Abstract

Revascularization surgery for young children with moyamoya disease (MMD) is challenging. Although indirect revascularization is preferred because of the technical difficulty in direct anastomosis, higher risks of postoperative infarction remain a problem. We aimed to investigate the effect of superficial temporal artery to middle cerebral artery (STA-MCA) bypass on postoperative outcomes during the acute postoperative period in young children ≤ 5years old with MMD. This retrospective study included consecutive young children with MMD who underwent surgical revascularization of the anterior cerebral circulation. Groups were determined according to the procedures performed, namely, the combined (STA-MCA bypass with indirect revascularization) and the indirect revascularization groups. The incidences of radiological or symptomatic infarction, transient neurological events, and new neurological deficits that remained at discharge were compared between groups. Of 38 surgical procedures, there were 23 combined and 15 indirect revascularizations.
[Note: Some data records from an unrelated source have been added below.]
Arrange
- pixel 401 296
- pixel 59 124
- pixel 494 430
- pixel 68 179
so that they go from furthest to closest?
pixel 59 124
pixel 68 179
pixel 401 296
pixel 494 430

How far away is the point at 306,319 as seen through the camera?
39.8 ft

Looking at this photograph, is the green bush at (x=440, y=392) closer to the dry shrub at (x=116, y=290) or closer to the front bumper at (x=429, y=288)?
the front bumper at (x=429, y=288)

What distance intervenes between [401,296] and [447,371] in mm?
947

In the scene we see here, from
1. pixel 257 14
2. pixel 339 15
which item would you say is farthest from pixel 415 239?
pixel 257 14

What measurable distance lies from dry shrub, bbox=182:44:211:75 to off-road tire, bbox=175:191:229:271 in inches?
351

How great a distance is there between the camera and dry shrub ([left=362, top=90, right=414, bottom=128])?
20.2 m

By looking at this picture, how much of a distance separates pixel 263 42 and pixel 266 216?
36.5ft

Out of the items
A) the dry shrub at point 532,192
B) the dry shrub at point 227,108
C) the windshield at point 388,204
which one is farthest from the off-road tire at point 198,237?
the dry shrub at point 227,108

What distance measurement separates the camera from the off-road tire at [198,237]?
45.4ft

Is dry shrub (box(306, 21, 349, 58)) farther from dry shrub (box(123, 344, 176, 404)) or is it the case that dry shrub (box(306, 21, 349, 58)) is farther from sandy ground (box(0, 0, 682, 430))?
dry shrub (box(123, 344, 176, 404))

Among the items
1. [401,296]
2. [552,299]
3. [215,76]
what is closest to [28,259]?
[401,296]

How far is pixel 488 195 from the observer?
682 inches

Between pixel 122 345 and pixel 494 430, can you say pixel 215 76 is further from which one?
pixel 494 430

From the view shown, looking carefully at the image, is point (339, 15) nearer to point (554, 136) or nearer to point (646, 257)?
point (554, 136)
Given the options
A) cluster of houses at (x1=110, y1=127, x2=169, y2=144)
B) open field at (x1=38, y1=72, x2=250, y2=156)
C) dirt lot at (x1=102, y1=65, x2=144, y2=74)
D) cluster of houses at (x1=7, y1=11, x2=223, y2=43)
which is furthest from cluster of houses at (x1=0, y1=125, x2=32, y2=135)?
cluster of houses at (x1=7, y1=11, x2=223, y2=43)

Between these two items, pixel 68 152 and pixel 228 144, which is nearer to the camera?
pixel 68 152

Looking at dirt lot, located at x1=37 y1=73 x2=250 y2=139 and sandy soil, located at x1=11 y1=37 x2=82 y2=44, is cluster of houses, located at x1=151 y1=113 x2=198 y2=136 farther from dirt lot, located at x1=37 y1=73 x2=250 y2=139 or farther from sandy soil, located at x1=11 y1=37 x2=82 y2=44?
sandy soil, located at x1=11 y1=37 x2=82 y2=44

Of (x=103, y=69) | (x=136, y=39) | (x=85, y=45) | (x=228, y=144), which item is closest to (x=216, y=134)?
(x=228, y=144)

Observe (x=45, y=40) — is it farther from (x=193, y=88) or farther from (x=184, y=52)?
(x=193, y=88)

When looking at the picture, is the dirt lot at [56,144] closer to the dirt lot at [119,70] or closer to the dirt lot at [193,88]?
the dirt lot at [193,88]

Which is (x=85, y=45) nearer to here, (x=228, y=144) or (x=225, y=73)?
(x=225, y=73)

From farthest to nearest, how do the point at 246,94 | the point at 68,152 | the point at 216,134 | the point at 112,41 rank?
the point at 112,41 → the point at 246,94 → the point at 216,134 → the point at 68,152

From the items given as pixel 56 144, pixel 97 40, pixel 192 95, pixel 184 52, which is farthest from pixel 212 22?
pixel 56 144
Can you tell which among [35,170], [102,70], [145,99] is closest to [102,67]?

The median age of the patients was 3.0years, which was significantly different between groups (P < .01). When comparing the postoperative outcomes between groups, the incidences of radiological and symptomatic infarction and new neurological deficits that remained at discharge were significantly lower in the combined revascularization group (P < .05). Logistic regression analysis adjusted for potential confounders found that surgical modality was a statistically significant independent risk factor associated with radiological and symptomatic infarctions (indirect/combined, odds ratio: 10.2; 95% confidence interval: 1.30-79.7; P < .05). STA-MCA bypass combined with indirect revascularization can reduce the incidence of postoperative infarction in young children with MMD and might lead to better neurological outcomes.